[Entries from a dataset]
=======

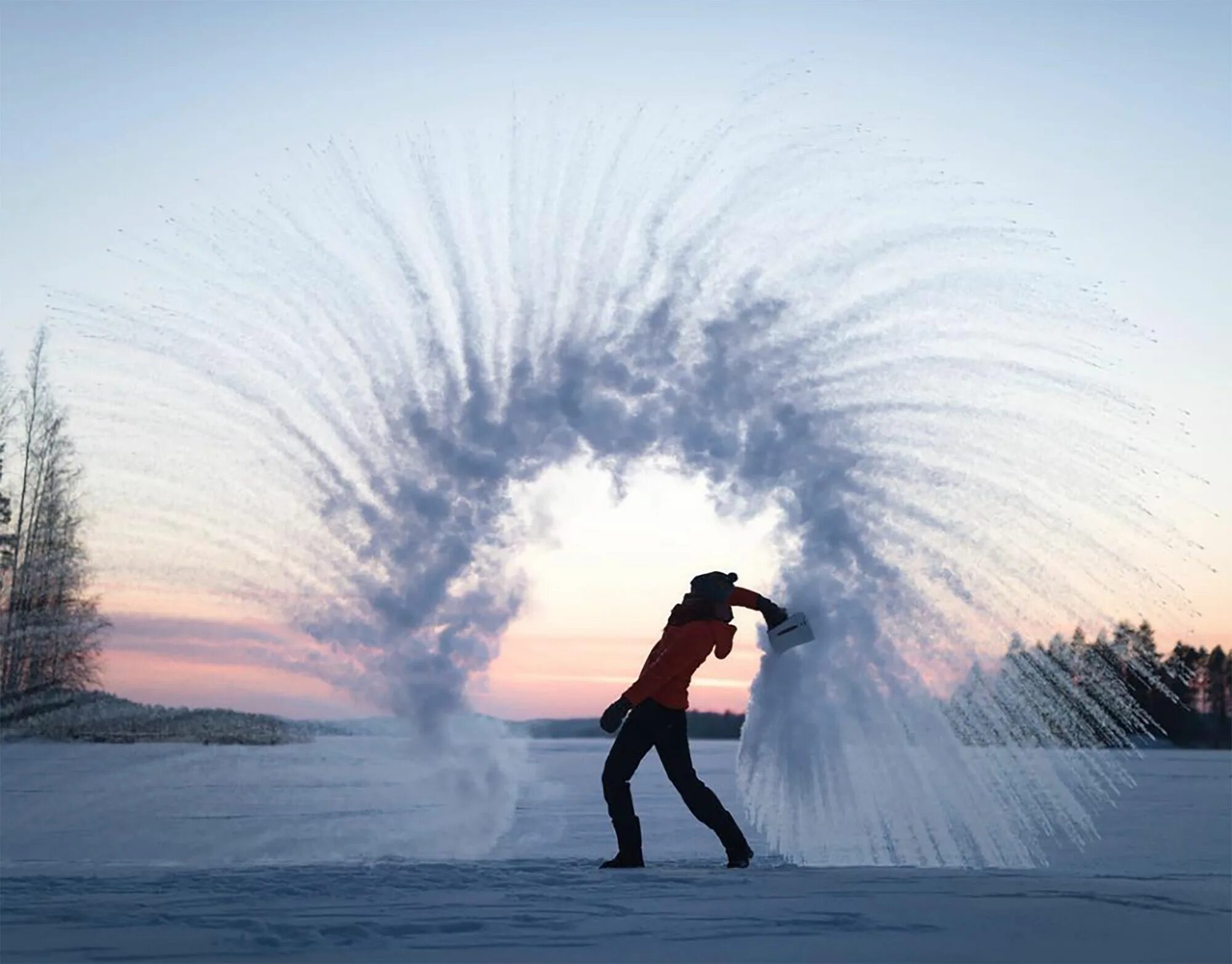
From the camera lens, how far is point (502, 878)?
7254 millimetres

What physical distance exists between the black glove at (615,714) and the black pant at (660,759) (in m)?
0.06

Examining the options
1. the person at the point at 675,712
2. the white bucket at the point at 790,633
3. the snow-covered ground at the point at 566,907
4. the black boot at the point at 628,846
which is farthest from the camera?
the white bucket at the point at 790,633

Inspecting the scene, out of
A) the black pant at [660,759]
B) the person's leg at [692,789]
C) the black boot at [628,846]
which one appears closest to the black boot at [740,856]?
the person's leg at [692,789]

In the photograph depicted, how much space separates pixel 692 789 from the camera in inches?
341

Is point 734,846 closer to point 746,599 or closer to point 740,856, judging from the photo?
point 740,856

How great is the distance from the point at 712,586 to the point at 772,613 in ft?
2.64

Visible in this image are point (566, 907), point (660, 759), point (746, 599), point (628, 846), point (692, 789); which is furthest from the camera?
point (746, 599)

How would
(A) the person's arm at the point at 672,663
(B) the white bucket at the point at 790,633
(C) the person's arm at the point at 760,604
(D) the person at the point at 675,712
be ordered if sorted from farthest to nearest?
1. (B) the white bucket at the point at 790,633
2. (C) the person's arm at the point at 760,604
3. (A) the person's arm at the point at 672,663
4. (D) the person at the point at 675,712

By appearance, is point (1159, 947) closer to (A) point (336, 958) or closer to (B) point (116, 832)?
(A) point (336, 958)

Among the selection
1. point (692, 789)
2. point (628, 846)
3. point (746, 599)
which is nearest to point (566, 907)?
point (628, 846)

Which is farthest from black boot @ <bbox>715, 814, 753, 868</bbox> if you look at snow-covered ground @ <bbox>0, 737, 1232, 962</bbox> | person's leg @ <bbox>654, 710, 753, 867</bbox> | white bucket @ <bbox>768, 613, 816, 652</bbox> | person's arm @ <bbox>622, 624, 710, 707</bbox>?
white bucket @ <bbox>768, 613, 816, 652</bbox>

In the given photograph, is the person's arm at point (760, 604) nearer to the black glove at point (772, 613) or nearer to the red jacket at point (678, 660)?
the black glove at point (772, 613)

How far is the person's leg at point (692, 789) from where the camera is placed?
8547 millimetres

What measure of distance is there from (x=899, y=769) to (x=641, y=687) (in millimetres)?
3363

=======

**Objective:** Please copy out, word for word, the lines of the records starting at the line that contains "By appearance, is" and ending at the last line of the records.

**Solution below:**
By appearance, is point (1159, 947) closer to (A) point (336, 958) or closer to (B) point (116, 832)?
(A) point (336, 958)

Among the selection
1. point (692, 789)
2. point (628, 846)
3. point (746, 599)
which is nearest to point (566, 907)?
point (628, 846)

Which is farthest from black boot @ <bbox>715, 814, 753, 868</bbox> if you look at snow-covered ground @ <bbox>0, 737, 1232, 962</bbox> | person's leg @ <bbox>654, 710, 753, 867</bbox> | white bucket @ <bbox>768, 613, 816, 652</bbox> | person's arm @ <bbox>622, 624, 710, 707</bbox>?
white bucket @ <bbox>768, 613, 816, 652</bbox>

In the given photograph, is the person's arm at point (760, 604) nearer to the black glove at point (772, 613) or nearer to the red jacket at point (678, 660)?
the black glove at point (772, 613)

How far is the person's leg at point (692, 789) from where the camera is placed?
8547 millimetres

What measure of distance is there from (x=899, y=769) to (x=641, y=687) (in millimetres)?
3363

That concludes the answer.